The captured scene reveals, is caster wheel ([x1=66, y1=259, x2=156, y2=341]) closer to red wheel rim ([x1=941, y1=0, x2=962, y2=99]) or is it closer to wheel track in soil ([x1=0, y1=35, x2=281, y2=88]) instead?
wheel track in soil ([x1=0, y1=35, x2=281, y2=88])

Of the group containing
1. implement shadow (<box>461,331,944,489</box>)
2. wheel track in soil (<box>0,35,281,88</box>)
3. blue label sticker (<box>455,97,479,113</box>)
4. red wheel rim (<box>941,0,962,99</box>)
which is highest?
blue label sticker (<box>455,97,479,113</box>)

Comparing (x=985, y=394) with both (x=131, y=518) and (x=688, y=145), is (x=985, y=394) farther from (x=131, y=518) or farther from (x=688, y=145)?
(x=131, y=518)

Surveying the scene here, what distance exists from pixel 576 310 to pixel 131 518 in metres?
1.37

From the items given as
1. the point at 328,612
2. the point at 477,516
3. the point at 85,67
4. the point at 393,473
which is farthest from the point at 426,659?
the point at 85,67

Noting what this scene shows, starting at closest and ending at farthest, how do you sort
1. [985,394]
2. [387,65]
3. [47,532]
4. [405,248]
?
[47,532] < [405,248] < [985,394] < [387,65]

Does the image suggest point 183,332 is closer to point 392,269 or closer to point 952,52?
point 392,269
* * * * *
Render every line of the listing above as a JSON array of strings, one string per line, omitting blank lines.

→ Solution for this task
[
  "The captured scene reveals, is caster wheel ([x1=66, y1=259, x2=156, y2=341]) closer to red wheel rim ([x1=941, y1=0, x2=962, y2=99]) or is it closer to wheel track in soil ([x1=0, y1=35, x2=281, y2=88]) instead?",
  "wheel track in soil ([x1=0, y1=35, x2=281, y2=88])",
  "Of the group containing",
  "1. implement shadow (<box>461,331,944,489</box>)",
  "2. wheel track in soil (<box>0,35,281,88</box>)",
  "3. blue label sticker (<box>455,97,479,113</box>)",
  "4. red wheel rim (<box>941,0,962,99</box>)",
  "which is highest?",
  "blue label sticker (<box>455,97,479,113</box>)",
  "Comparing (x=985, y=394) with both (x=131, y=518) and (x=688, y=145), is (x=985, y=394) farther from (x=131, y=518) or farther from (x=688, y=145)?",
  "(x=131, y=518)",
  "Surveying the scene here, what distance exists from pixel 576 310 to pixel 131 518 in metres?",
  "1.37",
  "From the items given as",
  "1. the point at 328,612",
  "2. the point at 477,516",
  "3. the point at 85,67",
  "4. the point at 393,473",
  "which is farthest from the point at 426,659?",
  "the point at 85,67",
  "Noting what this scene shows, starting at closest and ending at farthest, how do you sort",
  "1. [985,394]",
  "2. [387,65]",
  "3. [47,532]",
  "4. [405,248]",
  "?",
  "[47,532] < [405,248] < [985,394] < [387,65]",
  "Does the image suggest point 183,332 is closer to point 392,269 or closer to point 952,52?",
  "point 392,269"
]